Good look at the life of Ozzie and Harriet

In debates over tax policy and the economy many a liberal would note the prosperity of the 50s where we had 90% tax rates and union membership had peaked in 45 at 36% and pretty much stayed that way until the it started to decline in the 70s and 80s. The liberals seems to conveniently forget no one paid taxes at a 90% rate because of a massive number of deductions and federal outlays were nothing compared to today.

Here is a good summary from a Weekly Standard article:
...Even if you grant the premise that government should redistribute wealth to equalize incomes, the 1950s are odd years for the left to champion. “Social injustice remained pervasive,” (former Enron advisor and NY Times propagandist Paul)Krugman cautions. Um, yeah. That’s the point: There is more to equality than pay schedules and tax rates. There is, for example, the composition of the workforce. Harriet did not take a second mortgage to finance her craft moisturizer boutique while Ozzie went to his UAW office. Harriet stayed at home. So did millions of women in the 1950s, thereby restricting the supply of labor and raising Ozzie’s wages.

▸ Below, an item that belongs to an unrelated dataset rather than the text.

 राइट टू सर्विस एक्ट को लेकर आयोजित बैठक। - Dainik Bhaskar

You cannot have the economy of the 1950s without the society of the 1950s. Ozzie and Harriet were married. They could pool resources in ways today’s single parents and twentysomethings cannot. They did not have to worry about an influx of day laborers from Latin America or a flood of cheap goods from China. They lived in a society a portion of which systematically oppressed a minority race. Their government focused almost the sum total of its resources on defense and Social Security. There was no Medicare or Medicaid or war on poverty. It was the age of the “organization man,” the “lonely crowd,” of alienation and monopoly and “conformity.” All of these factors​—​not just high levels of unionization and a punishing top marginal tax rate​—​went into making 1950s America a “middle-class society.” Is this a tradeoff Americans would be willing to make?

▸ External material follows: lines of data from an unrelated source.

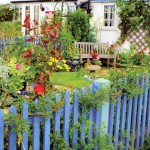 3-gard mic din stacheti de lemn delimitare zona gradina casei
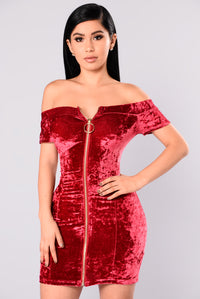 Kaylin Velvet Dress - Red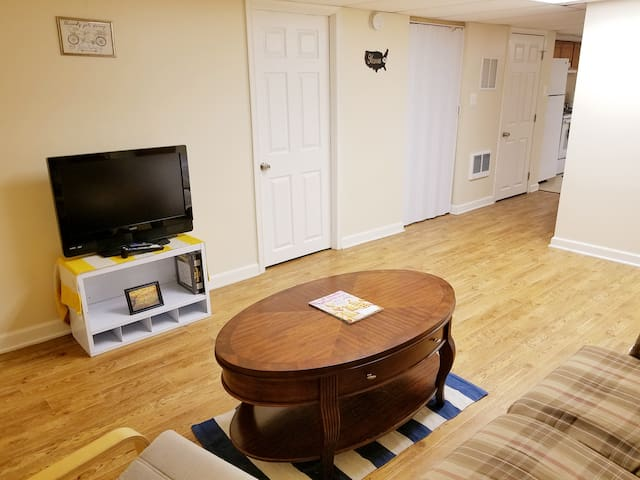 PRIVATE Basement Apt Near BWI & Baltimore + EXTRAS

The wistful left reaches back farther when it mimics the class politics of the 1930s. The “99 percent” versus the “1 percent,” Warren Buffett’s secretary versus Warren Buffett, Obama’s attacks on nameless “millionaires and billionaires” are echoes of the rhetoric of Huey Long, Father Coughlin, and Franklin Roosevelt. What is puzzling is that the strategy of division and resentment has not had a good track record. To be sure, it worked for FDR. But Roosevelt had 25 percent unemployment, a minuscule federal government, and a sunny disposition. Since LBJ, the spokesmen for American liberalism have been dour and passive and condescending. Their populism has lacked bite because it is a pose. The public has seen through their attempt to rehash the old formula for what it is: “the shield and slogan of the cunning who will rule in the name of equality,” as Martin Diamond once put it.

The longing for the culture of the ’60s, the economy of the ’50s, and the politics of the ’30s is evidence of the left’s failure. No longer able to inspire with a utopian vision of the future, the left has been forced to return to its past. The left’s failure, then, is the right’s victory, because a return to the past is what we’ve been calling for all along...

Unionization and high taxes leading to prosperity. Sounds like the left's version of moonlight and magnolias. Then again we listen to the economic illiterate B Hussein Obama wanting to set economic policy by directing what American manufacturing produces and sells. The question of if there is a market (see alternative energy and Solyndra) never comes into mind.